(Some records)

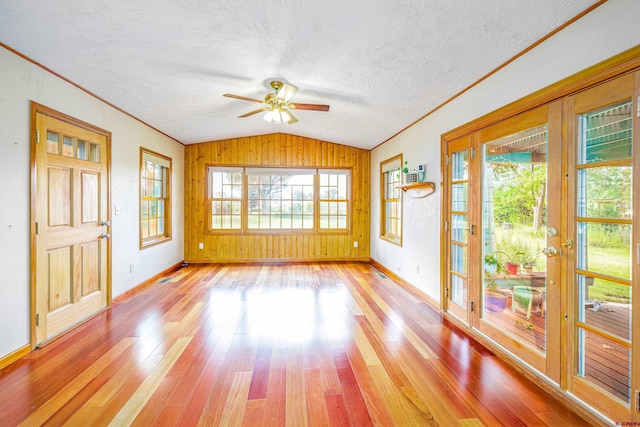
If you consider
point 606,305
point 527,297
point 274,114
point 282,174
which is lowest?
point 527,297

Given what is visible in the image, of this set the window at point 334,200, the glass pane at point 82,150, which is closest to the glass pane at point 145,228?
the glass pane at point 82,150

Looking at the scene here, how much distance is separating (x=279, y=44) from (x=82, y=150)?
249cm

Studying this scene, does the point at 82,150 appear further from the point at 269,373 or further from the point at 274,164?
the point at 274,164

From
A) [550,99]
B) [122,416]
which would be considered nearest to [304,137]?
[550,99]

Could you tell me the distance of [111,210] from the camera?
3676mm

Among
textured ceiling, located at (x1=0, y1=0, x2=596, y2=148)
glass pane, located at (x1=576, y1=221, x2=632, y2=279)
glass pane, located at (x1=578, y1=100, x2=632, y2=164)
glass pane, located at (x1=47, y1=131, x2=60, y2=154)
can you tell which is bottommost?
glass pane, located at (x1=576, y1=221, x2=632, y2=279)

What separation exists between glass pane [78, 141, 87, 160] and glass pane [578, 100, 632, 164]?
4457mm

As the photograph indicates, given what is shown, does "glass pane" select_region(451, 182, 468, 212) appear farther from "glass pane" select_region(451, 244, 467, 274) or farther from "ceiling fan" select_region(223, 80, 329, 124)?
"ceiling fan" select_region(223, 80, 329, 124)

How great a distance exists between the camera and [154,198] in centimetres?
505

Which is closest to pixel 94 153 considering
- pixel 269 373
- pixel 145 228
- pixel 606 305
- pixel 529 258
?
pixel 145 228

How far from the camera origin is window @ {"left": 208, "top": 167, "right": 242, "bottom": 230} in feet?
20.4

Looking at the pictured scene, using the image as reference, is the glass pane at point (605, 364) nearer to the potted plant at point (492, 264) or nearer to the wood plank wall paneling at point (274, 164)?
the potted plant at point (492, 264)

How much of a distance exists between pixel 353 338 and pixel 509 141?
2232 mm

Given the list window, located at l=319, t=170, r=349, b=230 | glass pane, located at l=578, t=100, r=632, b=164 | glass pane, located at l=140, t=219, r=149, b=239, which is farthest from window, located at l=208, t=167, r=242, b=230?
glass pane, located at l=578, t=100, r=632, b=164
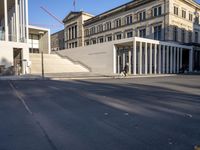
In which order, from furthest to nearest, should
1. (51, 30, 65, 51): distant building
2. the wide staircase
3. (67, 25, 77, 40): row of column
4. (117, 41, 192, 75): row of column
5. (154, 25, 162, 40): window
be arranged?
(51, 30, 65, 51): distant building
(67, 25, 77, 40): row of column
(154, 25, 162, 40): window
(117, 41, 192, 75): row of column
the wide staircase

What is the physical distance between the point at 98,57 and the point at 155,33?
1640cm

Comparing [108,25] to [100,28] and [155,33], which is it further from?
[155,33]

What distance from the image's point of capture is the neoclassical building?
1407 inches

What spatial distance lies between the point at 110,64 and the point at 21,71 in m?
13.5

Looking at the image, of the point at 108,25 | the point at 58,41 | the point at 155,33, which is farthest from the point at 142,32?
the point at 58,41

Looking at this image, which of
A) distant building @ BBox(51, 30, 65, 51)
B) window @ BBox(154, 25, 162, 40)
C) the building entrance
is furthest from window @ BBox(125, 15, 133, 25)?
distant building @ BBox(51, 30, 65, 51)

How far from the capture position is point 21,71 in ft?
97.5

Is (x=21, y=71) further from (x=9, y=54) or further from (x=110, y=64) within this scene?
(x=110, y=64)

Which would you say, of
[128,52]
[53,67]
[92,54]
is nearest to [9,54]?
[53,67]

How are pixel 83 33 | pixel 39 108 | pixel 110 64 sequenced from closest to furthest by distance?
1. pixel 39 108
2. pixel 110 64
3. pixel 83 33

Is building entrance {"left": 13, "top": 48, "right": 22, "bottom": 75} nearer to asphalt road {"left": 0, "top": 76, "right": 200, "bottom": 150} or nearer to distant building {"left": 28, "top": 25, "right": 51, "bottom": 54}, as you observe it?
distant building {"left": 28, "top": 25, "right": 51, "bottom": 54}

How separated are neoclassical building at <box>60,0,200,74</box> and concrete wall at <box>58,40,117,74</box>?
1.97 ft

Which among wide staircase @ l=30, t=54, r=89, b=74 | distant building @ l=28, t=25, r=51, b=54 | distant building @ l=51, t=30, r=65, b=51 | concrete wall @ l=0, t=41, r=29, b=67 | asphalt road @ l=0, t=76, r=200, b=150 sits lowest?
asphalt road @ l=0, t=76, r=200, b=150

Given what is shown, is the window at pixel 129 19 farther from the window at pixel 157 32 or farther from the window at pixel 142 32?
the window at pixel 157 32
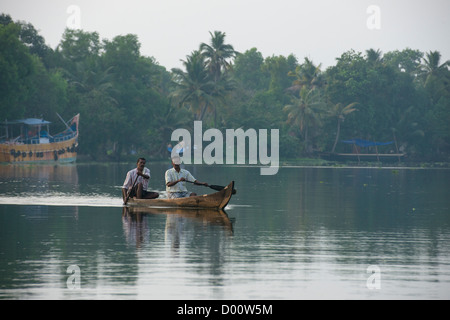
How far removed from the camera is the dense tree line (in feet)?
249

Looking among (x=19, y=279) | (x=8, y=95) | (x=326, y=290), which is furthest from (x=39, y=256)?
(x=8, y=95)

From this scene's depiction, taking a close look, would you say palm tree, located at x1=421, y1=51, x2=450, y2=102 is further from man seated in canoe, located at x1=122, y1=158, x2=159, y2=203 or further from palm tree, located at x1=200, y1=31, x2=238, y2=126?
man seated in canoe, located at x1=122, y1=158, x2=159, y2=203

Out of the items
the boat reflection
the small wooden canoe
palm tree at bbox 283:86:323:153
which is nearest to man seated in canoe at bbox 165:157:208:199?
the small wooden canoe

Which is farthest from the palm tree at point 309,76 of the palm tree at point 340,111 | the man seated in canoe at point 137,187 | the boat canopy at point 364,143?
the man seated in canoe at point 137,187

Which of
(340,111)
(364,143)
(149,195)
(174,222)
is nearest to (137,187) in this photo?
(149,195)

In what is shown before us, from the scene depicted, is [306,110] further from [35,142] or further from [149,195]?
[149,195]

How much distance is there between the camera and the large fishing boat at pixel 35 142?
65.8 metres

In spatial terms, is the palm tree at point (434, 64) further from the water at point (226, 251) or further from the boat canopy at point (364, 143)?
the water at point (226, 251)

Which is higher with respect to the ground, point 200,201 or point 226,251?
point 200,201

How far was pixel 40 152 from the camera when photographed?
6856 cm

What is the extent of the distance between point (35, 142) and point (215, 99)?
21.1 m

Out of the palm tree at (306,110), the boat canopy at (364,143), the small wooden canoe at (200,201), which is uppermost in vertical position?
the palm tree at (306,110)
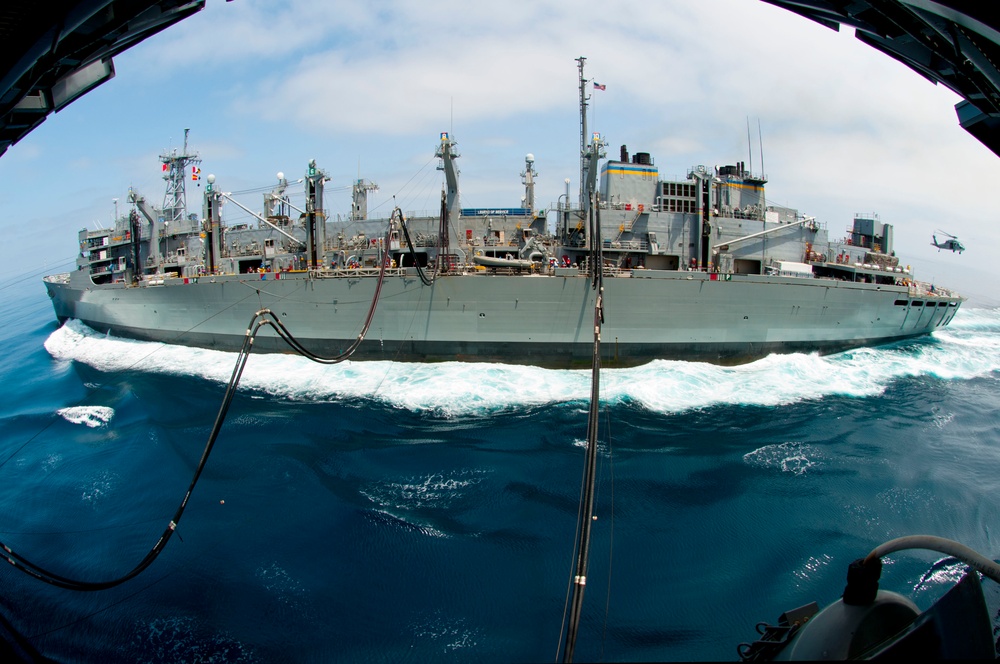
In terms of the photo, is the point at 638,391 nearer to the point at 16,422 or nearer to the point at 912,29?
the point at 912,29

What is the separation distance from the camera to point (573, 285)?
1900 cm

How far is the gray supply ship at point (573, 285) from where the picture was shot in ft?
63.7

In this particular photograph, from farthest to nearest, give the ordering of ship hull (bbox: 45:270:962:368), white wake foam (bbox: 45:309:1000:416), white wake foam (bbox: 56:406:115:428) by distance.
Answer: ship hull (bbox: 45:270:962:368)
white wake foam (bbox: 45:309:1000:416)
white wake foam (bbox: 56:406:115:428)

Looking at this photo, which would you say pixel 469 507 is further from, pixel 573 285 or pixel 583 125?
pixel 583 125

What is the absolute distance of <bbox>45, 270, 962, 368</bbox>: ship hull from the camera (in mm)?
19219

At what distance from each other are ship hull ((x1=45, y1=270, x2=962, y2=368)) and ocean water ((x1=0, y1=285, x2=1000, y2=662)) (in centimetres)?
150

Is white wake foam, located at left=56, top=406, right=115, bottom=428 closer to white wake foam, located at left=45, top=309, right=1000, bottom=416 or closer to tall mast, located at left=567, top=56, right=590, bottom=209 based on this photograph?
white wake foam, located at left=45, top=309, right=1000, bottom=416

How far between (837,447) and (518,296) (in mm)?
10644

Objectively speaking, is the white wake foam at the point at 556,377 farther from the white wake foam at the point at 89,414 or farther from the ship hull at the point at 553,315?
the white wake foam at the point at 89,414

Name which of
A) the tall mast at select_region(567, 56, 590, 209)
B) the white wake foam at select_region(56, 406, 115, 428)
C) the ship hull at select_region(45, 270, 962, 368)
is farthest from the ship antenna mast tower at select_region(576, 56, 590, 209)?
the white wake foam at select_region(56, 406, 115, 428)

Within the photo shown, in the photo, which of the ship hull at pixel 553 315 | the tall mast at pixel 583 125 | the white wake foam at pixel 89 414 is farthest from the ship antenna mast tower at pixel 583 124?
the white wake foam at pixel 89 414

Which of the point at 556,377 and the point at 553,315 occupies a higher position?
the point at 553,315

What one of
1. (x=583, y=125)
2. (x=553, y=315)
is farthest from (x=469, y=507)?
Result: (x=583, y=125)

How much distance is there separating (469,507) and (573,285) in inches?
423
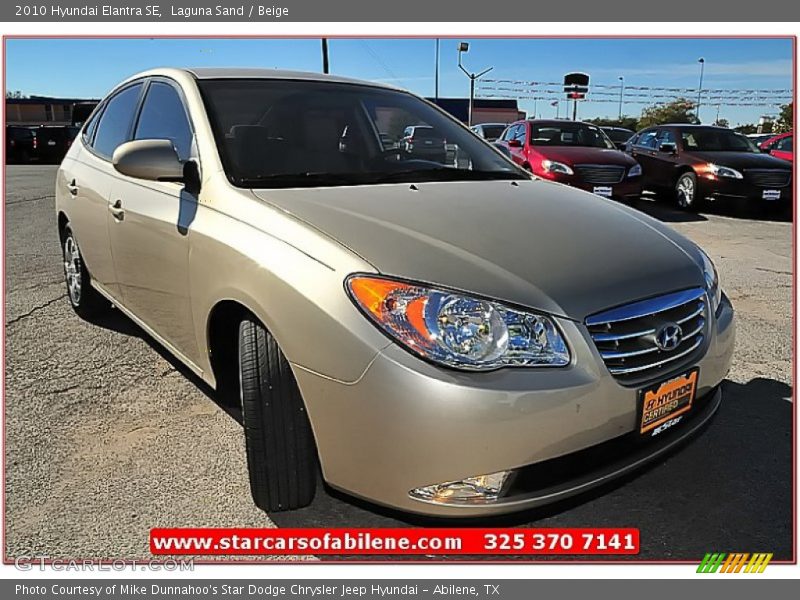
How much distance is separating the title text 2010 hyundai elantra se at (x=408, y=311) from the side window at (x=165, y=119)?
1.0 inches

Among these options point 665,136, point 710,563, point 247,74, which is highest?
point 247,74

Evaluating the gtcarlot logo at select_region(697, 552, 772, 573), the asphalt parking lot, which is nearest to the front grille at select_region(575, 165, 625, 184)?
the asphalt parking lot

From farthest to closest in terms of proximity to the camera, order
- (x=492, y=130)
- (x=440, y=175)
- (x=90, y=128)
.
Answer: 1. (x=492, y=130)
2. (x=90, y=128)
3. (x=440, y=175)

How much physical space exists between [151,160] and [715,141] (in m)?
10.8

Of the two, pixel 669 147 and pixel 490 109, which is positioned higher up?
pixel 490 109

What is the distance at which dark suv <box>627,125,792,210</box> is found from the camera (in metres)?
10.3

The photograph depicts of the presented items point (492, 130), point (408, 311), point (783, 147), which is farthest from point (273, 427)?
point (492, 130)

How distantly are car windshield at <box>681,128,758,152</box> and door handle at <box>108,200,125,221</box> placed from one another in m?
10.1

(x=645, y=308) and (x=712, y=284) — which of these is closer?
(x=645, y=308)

> [Requirement]: Repeat the records above word for word, from the line containing "How far from the camera" through the line containing "3. pixel 83 33", including both of those lines. Leave out any picture markers.

> [Written solution]:
How far from the camera origin is window @ {"left": 208, "top": 167, "right": 242, "bottom": 230} in feet?
20.4

Looking at the pictured scene, using the image as reference, is the glass pane at point (605, 364) nearer to the potted plant at point (492, 264) or nearer to the wood plank wall paneling at point (274, 164)?
the potted plant at point (492, 264)

How much of a distance exists between pixel 353 338 and pixel 509 141?
2232 mm

Given the list window, located at l=319, t=170, r=349, b=230 | glass pane, located at l=578, t=100, r=632, b=164 | glass pane, located at l=140, t=219, r=149, b=239, which is farthest from window, located at l=208, t=167, r=242, b=230?
glass pane, located at l=578, t=100, r=632, b=164
In which order, from furthest to nearest, should
1. (51, 30, 65, 51): distant building
2. the wide staircase
3. (67, 25, 77, 40): row of column
4. (117, 41, 192, 75): row of column
5. (154, 25, 162, 40): window
be arranged?
(51, 30, 65, 51): distant building
(67, 25, 77, 40): row of column
(154, 25, 162, 40): window
(117, 41, 192, 75): row of column
the wide staircase

What is the physical distance between the point at 98,57 and the point at 155,33?
1640cm

Comparing [108,25] to [100,28] and [155,33], which is it further from?
[155,33]

What distance from the image's point of capture is the neoclassical building?
1407 inches

What spatial distance lies between the point at 110,64 and the point at 21,71 in m?
13.5

Looking at the image, of the point at 108,25 | the point at 58,41 | the point at 155,33, which is farthest from the point at 142,32?
the point at 58,41

Looking at this image, which of
A) distant building @ BBox(51, 30, 65, 51)
B) window @ BBox(154, 25, 162, 40)
C) the building entrance
is furthest from window @ BBox(125, 15, 133, 25)?
distant building @ BBox(51, 30, 65, 51)

How far from the capture position is point 21,71 in ft?
97.5

Is (x=21, y=71) further from (x=9, y=54) or further from (x=110, y=64) within this scene?
(x=110, y=64)

Which would you say, of
[128,52]
[53,67]
[92,54]
is nearest to [9,54]?
[53,67]

How are pixel 83 33 | pixel 39 108 | pixel 110 64 sequenced from closest to furthest by distance?
1. pixel 39 108
2. pixel 110 64
3. pixel 83 33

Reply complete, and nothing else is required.